I am a female EMT and am concerned about the lifting. I truly thought I had this but I recently did my lift test and fell 50 lbs short of my final lift. I am petite but don't want to be a burden and not able to adequately do the job. I have hired a personal trainer and am on a high protein, low fat diet. I'm 5'6 and 120lbs. I need to lift 140lbs. I can currently do 90lbs. I have 6 weeks to be able to lift 50lbs more than what I currently can. Also I have to lift it to a mark on the wall that is based on average EMT height, so I have to get on my toes and hike the weight up to my shoulders when the taller EMT's can have it about waist high. I want this. I want to be good at my job. Are there any encouraging words or anyone who has been through this? I'm going hard for it, just need to know it is possible.


----------



## STXmedic (May 15, 2013)

What kind of lift test are you doing?!


----------



## Arovetli (May 15, 2013)

there are many slender females, and males, that work in EMS.

lifting is more a function of how you lift than of pure strength, so be sure you have the proper mechanics down pat.

standing on tip toes sounds concerning.


----------



## Aidey (May 15, 2013)

My mind turned off at "low fat". Fire your trainer and go to your nearest crossfit gym, and look up the zone diet. Low fat will do nothing but make you feel like crap. You're trying to get stronger and build muscle, you need to eat like it.


----------



## chaz90 (May 15, 2013)

meusveritas said:


> Also I have to lift it to a mark on the wall that is based on average EMT height, so I have to get on my toes and hike the weight up to my shoulders when the taller EMT's can have it about waist high.



So you're telling us the height difference looks like this?


In all seriousness though, best of luck. As was mentioned, technique can be a huge part of it. If you have to increase your max to shoulder height in only 6 weeks it will be a struggle, but hopefully still manageable.


----------



## meusveritas (May 15, 2013)

*Thanks*

Thanks for the advice. I am eating a lot of protein and will make sure I am eating enough to stay healthy and gain the muscle. I have to be able to dead lift 140lbs and lift that up to a line on the wall which for me, I must go on my toes to reach. Also, I have to dead lift 120lbs and walk up and down a flight of stairs. These are the two things I failed on my first lift test.


----------



## meusveritas (May 15, 2013)

*Lol*



chaz90 said:


> So you're telling us the height difference looks like this?



Love it!! That's how it feels! Haha


----------



## Aidey (May 15, 2013)

A lot of protein isn't only what you need. You need a well rounded diet, especially if you are working out several times a week. That means carbs and fat too, not just "a lot of protein". 

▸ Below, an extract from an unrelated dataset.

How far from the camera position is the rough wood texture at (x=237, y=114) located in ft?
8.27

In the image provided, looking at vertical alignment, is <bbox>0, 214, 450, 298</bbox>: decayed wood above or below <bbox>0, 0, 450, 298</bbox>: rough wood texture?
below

What exactly is your trainer having you do?


----------



## meusveritas (May 15, 2013)

*Training*

They have me lifting weights and doing cardio 6 days a week, alternating bench press, leg press, rowing, lunges and curls. I have been referred to protein shakes and to avoid high fat foods. I already eat mostly vegetarian and am not overweight. Just small with little muscle obviously LOL. I start the program tomorrow. The work out program was given to me by the ambulance service, NOT by my trainer. He and I still have to meet and hash it out.


----------



## Aidey (May 16, 2013)

If your trainer doesn't have you actually doing dead lifts, then immediately fire him and go to your nearest crossfit gym or find a trainer who will do dead lifts. I'm 100% serious about this. You also need to talk to someone who knows about nutrition. Fat is an essential nutrient, and like I said before, you need to have a balanced diet if you want to get anywhere.


----------



## meusveritas (May 16, 2013)

*Thnx*

Thanks so much for the advice and support.


----------



## bonesaw (May 16, 2013)

Don't screw around with trainers....most of them are useless. Read some info off of here..

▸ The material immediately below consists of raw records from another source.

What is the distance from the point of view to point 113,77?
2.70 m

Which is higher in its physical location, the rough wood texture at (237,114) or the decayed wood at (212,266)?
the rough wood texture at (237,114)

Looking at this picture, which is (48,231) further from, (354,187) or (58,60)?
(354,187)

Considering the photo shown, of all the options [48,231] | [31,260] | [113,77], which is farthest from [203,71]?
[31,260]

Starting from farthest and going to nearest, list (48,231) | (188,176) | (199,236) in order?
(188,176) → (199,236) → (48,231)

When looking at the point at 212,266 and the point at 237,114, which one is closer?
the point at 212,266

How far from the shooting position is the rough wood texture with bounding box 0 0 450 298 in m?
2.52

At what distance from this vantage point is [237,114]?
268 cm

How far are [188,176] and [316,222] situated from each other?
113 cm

http://forums.sherdog.com/forums/f13/

Post your question on there and you will have respected strength  competitors and coaches respond.

(deadlifts are great, but don't forget about squats, cleans etc..)


----------



## J B (May 16, 2013)

I'm not a physical trainer, but I would think that if you need to be good at deadlifting and walking up/down stairs.... That deadlifting and walking up/down stairs should be part of your workout.


----------



## Carlos Danger (May 16, 2013)

meusveritas said:


> I am a female EMT and am concerned about the lifting. I truly thought I had this but I recently did my lift test and fell 50 lbs short of my final lift. I am petite but don't want to be a burden and not able to adequately do the job. I have hired a personal trainer and am on a high protein, low fat diet. *I'm 5'6 and 120lbs. I need to lift 140lbs. I can currently do 90lbs. I have 6 weeks to be able to lift 50lbs more than what I currently can.* Also I have to lift it to a mark on the wall that is based on average EMT height, so I have to get on my toes and hike the weight up to my shoulders when the taller EMT's can have it about waist high. I want this. I want to be good at my job. Are there any encouraging words or anyone who has been through this? I'm going hard for it, just need to know it is possible.

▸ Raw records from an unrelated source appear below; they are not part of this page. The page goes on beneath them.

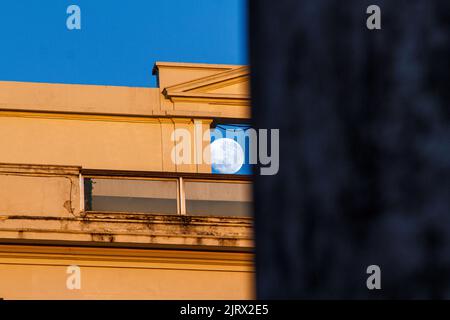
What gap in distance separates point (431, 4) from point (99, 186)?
15.0 m

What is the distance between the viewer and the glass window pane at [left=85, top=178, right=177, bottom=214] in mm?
15523

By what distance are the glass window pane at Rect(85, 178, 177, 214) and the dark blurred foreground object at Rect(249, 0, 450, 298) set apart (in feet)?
48.6

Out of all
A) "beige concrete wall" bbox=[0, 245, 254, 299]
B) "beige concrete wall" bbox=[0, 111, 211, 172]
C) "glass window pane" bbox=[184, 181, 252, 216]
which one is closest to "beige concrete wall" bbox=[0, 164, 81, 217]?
"beige concrete wall" bbox=[0, 245, 254, 299]

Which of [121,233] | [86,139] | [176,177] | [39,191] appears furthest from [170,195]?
[86,139]

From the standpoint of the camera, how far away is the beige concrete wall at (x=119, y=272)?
14.9 m

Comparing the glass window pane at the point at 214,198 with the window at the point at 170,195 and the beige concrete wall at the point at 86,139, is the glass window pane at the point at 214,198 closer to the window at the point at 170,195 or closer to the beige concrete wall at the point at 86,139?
the window at the point at 170,195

You can probably improve by 50# by practicing technique alone. This is critically important anyway, as someone of your build is very susceptible to low back injuries, which are common anyway in EMS.

I second the advice to find someone to teach you to do deadlifts. 

Here is what I would do:


Find someone who knows what they are doing to teach you how to do dead lifts correctly. They aren't technically difficult at all, so you can learn them in just a few minutes. It's important that you do them right, though.



Skip the cardio completely for now. You are trying to gain strength quickly and lots of cardio will impede that. 



3 or 4 times a week spend some time practicing specifically what you will be tested on. Start with, say, 75# to start, and add some weight every week. Maintaining a focus on maintaining your sacral arch and keeping your abs tight as you lift.



2 times a week, after you've done that practice, do a heavy set of dead lifts.


----------



## mcdonl (May 16, 2013)

*Oly Lifts....*

Deadlifts, squats, cleans/presses, jump squats, High Pulls, etc... These are all good execises for functional strength requirements such as EMS/Fire.

These will all give you what you are searching for. Just do it right. I assume you are young, so recovery should not be a problem but be sure to consider it.


----------



## MagicTyler (May 16, 2013)

What kind of test is this? The only lifting test I've ever seen used is to lift a gurney into an ambulance or to highest locking height with a partner. 

I'm a short guy, 5'7" and our ambulance is really high with no air bag suspension, I've never had to be on my tippy toes to lift a patient in.

This test seems flawed to me.


----------



## meusveritas (May 17, 2013)

*Flawed*

I have had a lot of people say the test seems flawed. I got a hold of some of the other females with this particular company to ask how they did it and the max weight on their test was only 120lbs. So I'm not sure why 140 is required of me for the same position and they only tested a couple weeks ago. Still trying to figure this out and just hoping it is possible. It's made me feel like I would be a liability in the field (my worst nightmare) and the guy who gave the test was pretty condescending. Starting my weight training nonetheless and doing my research. I have to lift 140 to my chin from the floor and carry 120 up and down a flight of stair 3 times. I am going to incorporate these exercises in my workout so as to be prepared. But have to start with 90 as that is my max lift for now.


----------



## LEB343 (May 18, 2013)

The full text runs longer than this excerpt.